作業内容 1:
芸人をめぐる対談のうち、「そういうステージをあがって出て来た人たちを、」から「利用して育った人たちだとも言えます。」までの箇所を、一字一句変えずに書き出してください。
作業内容 2:
芸人をめぐる対談の続きを、示されている最後の文の後から書いてください。

::: 提示文

加地 いや、ホントにそうかもしれませんね(笑)。
糸井 加地さんが
考えの最初に置いていることって
何ですか?
加地 そうですね、やっぱり
たのしいのがいちばんです。
みんながたのしく仕事できたらいいなぁ、ぐらいに
いつも思っています。
それが画面から伝わって、
視聴者もたのしい気分になれるのだと思ってます。
ぼくは、もともとほんとうに
テレビが大好きだったんですけど、
最近は、テレビが好きなのか、
お笑いが好きなのか、
芸人さんという人たちが好きなのか、
わかんなくなってきました。
もしかしたら芸人さんのことが
好きなだけなのかな?
そんなことをまぁ、ちょっと思ったりしてて‥‥
おかしな悩みなんですけどね(笑)。
糸井 ああ、それはもっと広がっているということで、
つまり、加地さんは
「人間」というものが
おもしろいんじゃないでしょうか。
加地 ああ、そうですね!
だから、ぼくはすぐに
「気持ち」とかいうところに
話を持っていくのかもしれません。
糸井 芸人さんというのは
上司のいない世界で生きてる人たちだし、
甘いだの酸っぱいだのを
自分で判断するチャンスがたくさんあるので、
「人間」が出やすいです。
笑われてなんぼ、というところもあるし。
加地 そうなんです。
ぼくなんかは、サラリーマンの道を選んで、
いままで来ました。
糸井 うん。
加地 フリーになるとかならないとか、
迷ったこともあったりしたけど、
彼らは最初から、
安定を捨ててやってきたんです。
もしかしたら明日から
一銭も入ってこないかもしれない世界です。
糸井 そうですね。
加地 そうやってあの道に飛び込んで、
ある程度結果を出してる人たちです。
そういうステージをあがって出て来た人たちを、
やっぱりないがしろにしちゃいけないというか、
雑に扱っちゃいけない。
そういう尊敬の気持ちも、
番組を作る自分の中にあるんだろうと思います。
糸井 芸人さんたちって、特に、
階層として低いふりをしてるでしょう?
加地 はい。
糸井 社会が無意識で持っている、ある種の見方を
利用して育った人たちだとも言えます。
昔だったら博士や政治家になった人が
いまは芸人になってるんじゃないかな?
加地 そうかもしれませんね。
すごい人たちがテレビで笑わせている時代。
糸井 ああいう人たちが
テレビに出てるんだから、
ぼくは懲りる前に
テレビに出るのを減らして
よかったなぁと思うんです。
加地 うーん。
糸井さんはご自分のことも、
客観的に考えるんですね。

::::::
::: データ抜粋

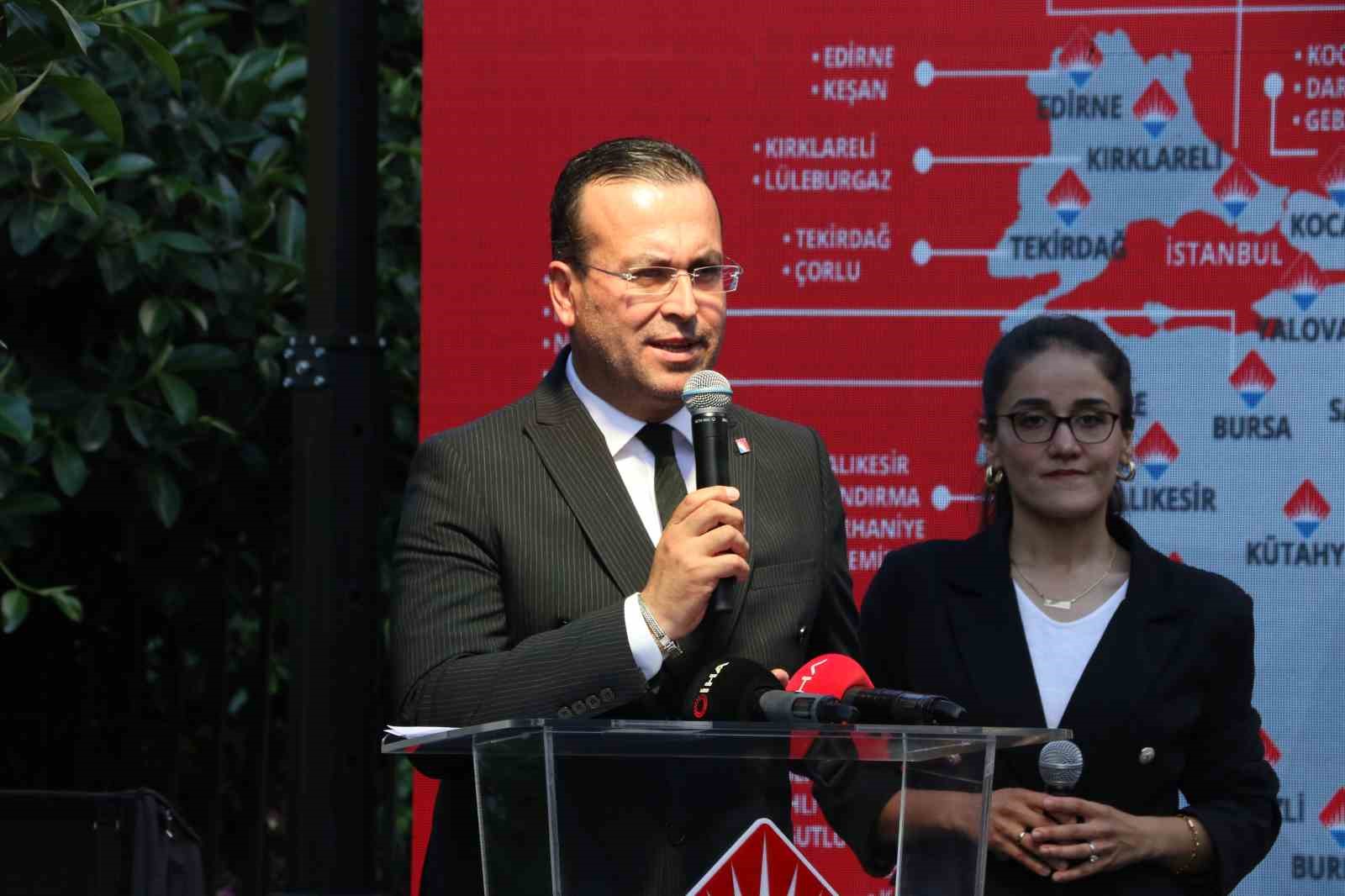 Bahçeşehir Koleji’nin Uncalı Anaokulu Antalya’da açıldı 5 bahcesehir kolejinin uncali anaokulu antalyada acildi 1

::::::

回答 1:
そういうステージをあがって出て来た人たちを、
やっぱりないがしろにしちゃいけないというか、
雑に扱っちゃいけない。
そういう尊敬の気持ちも、
番組を作る自分の中にあるんだろうと思います。
糸井 芸人さんたちって、特に、
階層として低いふりをしてるでしょう?
加地 はい。
糸井 社会が無意識で持っている、ある種の見方を
利用して育った人たちだとも言えます。

回答 2:
糸井 うん。自分をまぜて考えられることは
けっこう大きな力になってると
自分で思います。
加地 その強さは、すごいですね。
そういう人は、きっと
殴られても平気な顔ができる。
「へらへらできる」というのは
まさにそういうことです。
それはホントにすごいことだなぁ。
糸井 うーん‥‥それはきっと、
自分がもともとは
ゼロだということが
痛いほどわかってるからですよ。
加地 ああ! それは、ぼくもそうなんです。
最近それに気がついたんですけど
そう思えてから、
ほんとうに楽になりました。
糸井 でしょ?
加地 だけど、ぼくはクリエイティブという言葉を
糸井さんからはじめて聞いたと思ってます。
その糸井さんがそうおっしゃって‥‥
なんか、すごいことを聞いた気がする(笑)。
糸井 ゼロなのは、ほんとうにそのとおりですよ。
加地 ぼくはクリエイターでも何でもありません。
ゼロからは何にも思いつかないです。
この世界に入った頃、
放送作家の人、芸人さん、
みんな新しいことを
ゼロから思いついてすげぇなぁ、
俺はこの世界では生きていけないなぁ、
と思ってました。
でも、ゼロのぼくが何をしなきゃいけないのか、
この頃だんだん見えてきたんです。
あっちで得た経験をこっちに活かしたり、
スタッフをこう固めてみよう、
芸人さんが考えたネタをやっちゃおう、
ほんとうにいろいろ出てくるんです。
糸井 そうなると、何でもできますよね。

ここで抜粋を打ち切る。